::: DATASET ENTRIES :::

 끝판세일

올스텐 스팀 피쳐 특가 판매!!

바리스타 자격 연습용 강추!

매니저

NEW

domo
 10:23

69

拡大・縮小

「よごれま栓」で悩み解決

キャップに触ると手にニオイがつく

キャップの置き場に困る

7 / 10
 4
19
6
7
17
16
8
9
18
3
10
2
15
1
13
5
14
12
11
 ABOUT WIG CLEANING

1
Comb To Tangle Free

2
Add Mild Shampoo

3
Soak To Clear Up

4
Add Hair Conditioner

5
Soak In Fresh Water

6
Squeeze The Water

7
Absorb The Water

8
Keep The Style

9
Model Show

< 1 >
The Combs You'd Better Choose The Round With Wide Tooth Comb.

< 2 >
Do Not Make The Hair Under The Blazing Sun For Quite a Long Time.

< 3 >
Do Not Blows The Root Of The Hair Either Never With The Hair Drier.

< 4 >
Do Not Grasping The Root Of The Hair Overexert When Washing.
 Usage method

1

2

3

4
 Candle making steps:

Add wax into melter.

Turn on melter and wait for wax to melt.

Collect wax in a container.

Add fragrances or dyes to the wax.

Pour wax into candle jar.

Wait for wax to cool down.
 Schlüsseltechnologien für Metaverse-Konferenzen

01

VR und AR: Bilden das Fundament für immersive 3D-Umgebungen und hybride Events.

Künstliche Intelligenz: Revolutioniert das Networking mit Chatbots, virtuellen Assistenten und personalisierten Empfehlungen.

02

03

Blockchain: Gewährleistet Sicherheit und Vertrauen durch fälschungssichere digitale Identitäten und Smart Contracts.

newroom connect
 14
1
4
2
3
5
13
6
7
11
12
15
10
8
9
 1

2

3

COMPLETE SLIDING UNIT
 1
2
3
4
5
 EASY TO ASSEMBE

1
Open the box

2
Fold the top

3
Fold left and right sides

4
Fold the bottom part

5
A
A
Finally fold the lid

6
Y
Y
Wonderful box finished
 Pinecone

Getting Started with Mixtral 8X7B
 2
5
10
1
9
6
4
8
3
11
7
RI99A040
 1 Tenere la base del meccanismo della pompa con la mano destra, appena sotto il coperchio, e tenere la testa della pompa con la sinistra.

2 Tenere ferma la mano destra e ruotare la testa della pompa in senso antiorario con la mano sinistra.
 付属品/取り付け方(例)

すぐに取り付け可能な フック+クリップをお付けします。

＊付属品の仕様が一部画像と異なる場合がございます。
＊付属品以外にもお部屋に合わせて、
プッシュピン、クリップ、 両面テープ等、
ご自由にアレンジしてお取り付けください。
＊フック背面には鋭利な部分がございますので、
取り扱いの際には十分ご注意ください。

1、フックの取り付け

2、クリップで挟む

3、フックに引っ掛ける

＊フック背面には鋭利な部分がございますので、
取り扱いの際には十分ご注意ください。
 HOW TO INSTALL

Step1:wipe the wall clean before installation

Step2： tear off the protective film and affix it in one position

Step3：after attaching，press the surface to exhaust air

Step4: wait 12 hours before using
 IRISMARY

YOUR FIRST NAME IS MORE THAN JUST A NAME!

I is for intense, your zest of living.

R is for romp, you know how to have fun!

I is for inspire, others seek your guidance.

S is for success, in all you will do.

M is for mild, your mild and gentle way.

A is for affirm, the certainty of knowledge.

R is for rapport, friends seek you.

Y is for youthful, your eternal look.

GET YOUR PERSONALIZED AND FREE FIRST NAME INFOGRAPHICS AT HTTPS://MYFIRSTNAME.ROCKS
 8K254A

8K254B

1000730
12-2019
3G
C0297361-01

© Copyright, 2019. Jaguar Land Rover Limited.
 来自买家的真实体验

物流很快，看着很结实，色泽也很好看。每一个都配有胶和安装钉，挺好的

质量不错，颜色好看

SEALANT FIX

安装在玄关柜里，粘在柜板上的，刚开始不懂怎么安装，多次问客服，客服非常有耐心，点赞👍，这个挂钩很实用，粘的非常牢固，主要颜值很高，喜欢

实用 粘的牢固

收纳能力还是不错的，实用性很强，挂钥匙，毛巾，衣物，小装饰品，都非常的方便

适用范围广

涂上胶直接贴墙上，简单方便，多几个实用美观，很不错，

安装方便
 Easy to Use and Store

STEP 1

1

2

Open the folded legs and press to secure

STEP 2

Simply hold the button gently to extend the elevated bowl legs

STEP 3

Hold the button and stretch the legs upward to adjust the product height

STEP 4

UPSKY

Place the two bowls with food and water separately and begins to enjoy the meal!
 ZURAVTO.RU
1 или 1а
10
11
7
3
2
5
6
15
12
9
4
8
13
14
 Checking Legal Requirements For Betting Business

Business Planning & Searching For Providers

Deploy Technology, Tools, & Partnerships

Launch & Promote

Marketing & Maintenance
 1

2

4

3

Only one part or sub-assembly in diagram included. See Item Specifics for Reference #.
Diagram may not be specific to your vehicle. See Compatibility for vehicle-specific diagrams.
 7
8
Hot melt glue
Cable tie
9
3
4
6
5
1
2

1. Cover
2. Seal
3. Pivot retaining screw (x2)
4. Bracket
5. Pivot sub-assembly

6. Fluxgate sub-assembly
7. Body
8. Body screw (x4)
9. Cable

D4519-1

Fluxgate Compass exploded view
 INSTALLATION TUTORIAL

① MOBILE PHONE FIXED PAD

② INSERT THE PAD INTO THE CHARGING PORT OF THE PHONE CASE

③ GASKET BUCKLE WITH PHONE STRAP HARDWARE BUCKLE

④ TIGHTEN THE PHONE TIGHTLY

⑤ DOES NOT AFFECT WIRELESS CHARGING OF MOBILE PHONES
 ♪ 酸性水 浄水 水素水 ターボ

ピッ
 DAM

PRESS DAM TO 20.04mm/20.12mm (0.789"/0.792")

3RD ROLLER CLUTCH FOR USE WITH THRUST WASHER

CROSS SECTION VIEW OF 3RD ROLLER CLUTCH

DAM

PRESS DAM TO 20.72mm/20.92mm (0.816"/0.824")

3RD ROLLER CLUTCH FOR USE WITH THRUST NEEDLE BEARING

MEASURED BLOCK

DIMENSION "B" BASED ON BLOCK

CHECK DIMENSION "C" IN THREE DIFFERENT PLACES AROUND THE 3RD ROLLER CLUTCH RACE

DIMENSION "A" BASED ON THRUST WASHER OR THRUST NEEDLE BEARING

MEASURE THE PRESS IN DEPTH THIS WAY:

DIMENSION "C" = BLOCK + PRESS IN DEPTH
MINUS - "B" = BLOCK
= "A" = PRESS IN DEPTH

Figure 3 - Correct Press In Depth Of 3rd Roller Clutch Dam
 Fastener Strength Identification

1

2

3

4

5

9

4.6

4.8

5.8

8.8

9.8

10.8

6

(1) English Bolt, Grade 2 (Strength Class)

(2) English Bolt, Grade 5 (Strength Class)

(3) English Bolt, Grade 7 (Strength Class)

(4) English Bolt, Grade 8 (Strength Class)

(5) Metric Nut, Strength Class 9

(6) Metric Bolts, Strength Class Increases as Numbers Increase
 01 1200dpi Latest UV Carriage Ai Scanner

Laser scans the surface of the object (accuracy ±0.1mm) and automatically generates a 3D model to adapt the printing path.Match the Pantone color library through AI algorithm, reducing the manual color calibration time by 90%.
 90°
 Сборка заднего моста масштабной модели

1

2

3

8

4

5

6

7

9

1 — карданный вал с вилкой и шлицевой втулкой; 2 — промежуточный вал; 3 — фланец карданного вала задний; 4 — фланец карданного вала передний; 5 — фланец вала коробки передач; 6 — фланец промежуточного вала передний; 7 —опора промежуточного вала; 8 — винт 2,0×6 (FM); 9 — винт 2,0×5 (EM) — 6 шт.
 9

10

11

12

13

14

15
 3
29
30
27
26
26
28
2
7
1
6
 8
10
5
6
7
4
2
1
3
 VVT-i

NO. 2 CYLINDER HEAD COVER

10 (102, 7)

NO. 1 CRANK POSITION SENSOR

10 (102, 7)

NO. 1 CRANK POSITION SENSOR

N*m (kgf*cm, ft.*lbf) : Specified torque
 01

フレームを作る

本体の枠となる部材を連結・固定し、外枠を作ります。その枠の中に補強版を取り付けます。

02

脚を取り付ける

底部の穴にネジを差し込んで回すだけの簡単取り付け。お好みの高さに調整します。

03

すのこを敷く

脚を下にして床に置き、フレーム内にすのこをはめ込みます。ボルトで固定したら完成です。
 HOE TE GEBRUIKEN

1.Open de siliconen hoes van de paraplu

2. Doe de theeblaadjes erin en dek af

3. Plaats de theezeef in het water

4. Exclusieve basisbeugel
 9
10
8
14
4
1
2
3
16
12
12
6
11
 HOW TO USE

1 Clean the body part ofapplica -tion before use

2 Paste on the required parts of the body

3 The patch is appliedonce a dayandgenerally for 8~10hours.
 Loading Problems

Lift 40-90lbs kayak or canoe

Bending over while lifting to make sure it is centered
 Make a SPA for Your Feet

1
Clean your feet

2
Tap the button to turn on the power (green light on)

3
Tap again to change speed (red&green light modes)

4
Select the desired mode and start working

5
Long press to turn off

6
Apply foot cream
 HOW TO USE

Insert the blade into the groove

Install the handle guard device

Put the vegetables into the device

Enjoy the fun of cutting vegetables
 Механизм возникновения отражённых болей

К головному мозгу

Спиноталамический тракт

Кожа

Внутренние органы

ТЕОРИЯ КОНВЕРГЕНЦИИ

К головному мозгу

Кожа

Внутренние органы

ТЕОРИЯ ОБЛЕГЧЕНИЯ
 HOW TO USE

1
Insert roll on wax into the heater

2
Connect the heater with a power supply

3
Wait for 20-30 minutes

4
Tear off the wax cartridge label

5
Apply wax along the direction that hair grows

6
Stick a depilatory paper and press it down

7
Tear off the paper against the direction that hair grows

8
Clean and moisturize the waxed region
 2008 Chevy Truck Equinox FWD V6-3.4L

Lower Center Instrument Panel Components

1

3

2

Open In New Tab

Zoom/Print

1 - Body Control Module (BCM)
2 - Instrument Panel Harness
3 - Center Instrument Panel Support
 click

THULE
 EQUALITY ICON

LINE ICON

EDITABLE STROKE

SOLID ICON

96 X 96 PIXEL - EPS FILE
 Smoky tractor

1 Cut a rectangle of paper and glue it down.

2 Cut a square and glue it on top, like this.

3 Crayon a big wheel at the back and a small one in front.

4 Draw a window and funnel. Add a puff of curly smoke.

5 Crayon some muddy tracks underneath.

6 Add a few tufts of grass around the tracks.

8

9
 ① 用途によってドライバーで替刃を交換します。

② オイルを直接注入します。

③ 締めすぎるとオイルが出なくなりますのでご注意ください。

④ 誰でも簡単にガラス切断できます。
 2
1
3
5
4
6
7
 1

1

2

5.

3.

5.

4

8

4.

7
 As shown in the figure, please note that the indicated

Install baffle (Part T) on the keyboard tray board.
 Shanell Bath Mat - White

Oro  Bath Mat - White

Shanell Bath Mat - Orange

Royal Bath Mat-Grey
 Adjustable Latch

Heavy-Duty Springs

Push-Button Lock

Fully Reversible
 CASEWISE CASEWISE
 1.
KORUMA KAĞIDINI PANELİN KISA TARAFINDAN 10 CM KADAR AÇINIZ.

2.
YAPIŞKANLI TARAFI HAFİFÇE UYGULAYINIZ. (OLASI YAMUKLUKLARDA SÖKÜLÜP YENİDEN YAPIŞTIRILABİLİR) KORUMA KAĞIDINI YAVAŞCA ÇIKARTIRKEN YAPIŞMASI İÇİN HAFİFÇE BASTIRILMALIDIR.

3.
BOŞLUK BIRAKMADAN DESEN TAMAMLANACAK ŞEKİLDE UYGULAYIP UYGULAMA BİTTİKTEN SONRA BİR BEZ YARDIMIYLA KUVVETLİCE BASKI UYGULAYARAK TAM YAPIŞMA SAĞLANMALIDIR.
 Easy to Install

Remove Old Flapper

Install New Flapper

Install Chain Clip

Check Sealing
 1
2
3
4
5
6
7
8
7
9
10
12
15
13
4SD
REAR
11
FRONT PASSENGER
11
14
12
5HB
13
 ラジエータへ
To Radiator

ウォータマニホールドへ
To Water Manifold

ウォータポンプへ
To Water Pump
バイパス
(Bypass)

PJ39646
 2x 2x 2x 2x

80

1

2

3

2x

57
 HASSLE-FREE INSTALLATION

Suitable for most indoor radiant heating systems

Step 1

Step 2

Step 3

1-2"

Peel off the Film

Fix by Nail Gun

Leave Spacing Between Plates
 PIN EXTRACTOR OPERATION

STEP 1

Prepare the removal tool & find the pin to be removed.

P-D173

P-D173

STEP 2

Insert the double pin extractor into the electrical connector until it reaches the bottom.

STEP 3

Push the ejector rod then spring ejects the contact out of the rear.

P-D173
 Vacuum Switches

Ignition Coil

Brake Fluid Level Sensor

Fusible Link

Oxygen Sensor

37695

:::

▶ _BRIEF_
A line belongs in the answer if it contains the word "testa"; copy every such line from the data above.

▶ _FINISHED TASK_
 1 Tenere la base del meccanismo della pompa con la mano destra, appena sotto il coperchio, e tenere la testa della pompa con la sinistra.
2 Tenere ferma la mano destra e ruotare la testa della pompa in senso antiorario con la mano sinistra.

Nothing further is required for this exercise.